▶ SUPPLIED PASSAGE

------------

I wouldn't pull apart the internals and wouldn't want an LBS to do it. The opportunity for screwing up is high. If the hub's seals haven't been crossed with junk, I'd just dip it and adjust properly. If the hub has been contaminated, I'd soak the internals in solvent until clean, dry and dip.


----------



## Agwan (Feb 16, 2011)

Had a local mechanic with more alfine experience than myself look at it, and he says that the drag it has now (Improved after I did the recommended cone adjustment) Is just normal IGH drag.

It's not that parasitic, but I just can't bring myself to like the feel at the wheel. I'm just going to sell the whole system and throw something older fashioned on there.

thank you all so much for your help!


----------



## -jes (Feb 6, 2011)

Agwan said:


> Had a local mechanic with more alfine experience than myself look at it, and he says that the drag it has now (Improved after I did the recommended cone adjustment) Is just normal IGH drag.
> 
> It's not that parasitic, but I just can't bring myself to like the feel at the wheel. I'm just going to sell the whole system and throw something older fashioned on there.
> 
> thank you all so much for your help!


One of the plus points with the Alfine over the Rohloff is it generally feels less "draggy".

However to put things in perspective, during a ride with my first Rohloff many years ago (had the Rohloff a few months at this point) I recollect having to pedal on a slight decline to keep up with a riding buddy who was free wheeling :madman: I can't put up with that I thought.

Luckily a couple of weeks later we were riding the same trail and this time I was actually accelerating away from him, oh yes back to free wheeling heaven and the only difference was I had changed the tyres.


----------



## pursuiter (May 28, 2008)

Agwan said:


> ...Is just normal IGH drag....!


Ok, so you bought a new style bike and tried something different. At the first obstacle you're baling? If you can adjust your hub's bearing cones properly, why not pour in a capful of ATF and give it a chance. Even if you have to buy a quart of ATF, it's only $8 to be sure. We're not fools, these hubs work.

Better yet, get your mechanic to try and see if he can't get it working better. My Shimano IGHs coast just like my XT756 freehub.


----------



## Agwan (Feb 16, 2011)

I built my bike from the ground up and tried an IGH because I'd always wanted to try it. It's not so much an obstacle at this point, while I'd like less drag the drag is no longer as bothersome (still something I want improved, though)

It's more that there are now other things I'd rather try, and I honestly don't love the spaces between gear ratios, As a commuter that likes his speed I'd rather have 10 smooth steps across a smaller range than have 8 uneven steps across this hubs range.

------------

▶ SOURCE MATERIAL
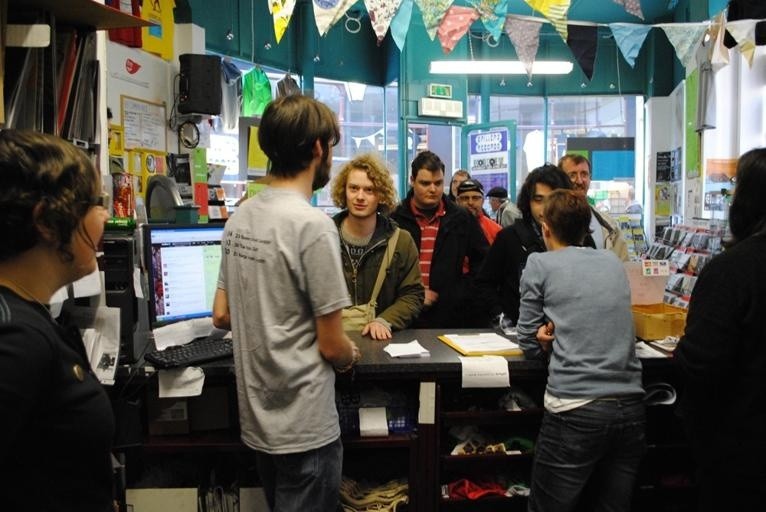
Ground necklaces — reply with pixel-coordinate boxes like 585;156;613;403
1;275;60;326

------------

Carry on the forum thread about drag in the Alfine hub, picking up after its final sentence.

I don't hate this hub. not at all. If no one buys it I'll be stuck with it for a while, and I'm not going to be miserable. If it takes long enough for someone else to buy it, it may still get the ATF treatment.

If I had a bit more to work with money wise, I'd build up an 11. Just to see.

that being said. I am a mechanic. the internals of this hub don't mystify me. I just don't feel like buying the specific tools this hub needs at the moment. nor do I feel like spending the time on it. Nor do I feel like ticking off the missus by soaking bike parts in the kitchen for an afternoon. It's a neat hub. I like the attention it gets me. now I feel like trying something else.


----------



## vikb (Sep 7, 2008)

Agwan said:


> If I had a bit more to work with money wise, I'd build up an 11. Just to see.


That would be a waste of $$. If you didn't like the A8 you won't like the A11.


----------



## Agwan (Feb 16, 2011)

Yeah, but at the same time it's not truly dislike. I don't have much excess cash and I don't like it for this bike. So I'm selling it to fund something else. but if I had the cash to just buy my other wheel. I'd never dream of selling it. It's damn neat, and I can see using it on other projects some day.

When I initially built my Straggler I had an idea in mind for a sort of... fancy and mean Dutch bike. I acheived that goal, but realized that the end result handled and was... heavy. and the gearing was not suited to the style of cycling I like to do on longer commutes.

so now I'm trying to get the bike more to the point of being a bit roadier (it will never weigh or even handle all that road like. nor will it ever be light) and I just want to put an entire road bike drive train on there. after that it could be something else entirely.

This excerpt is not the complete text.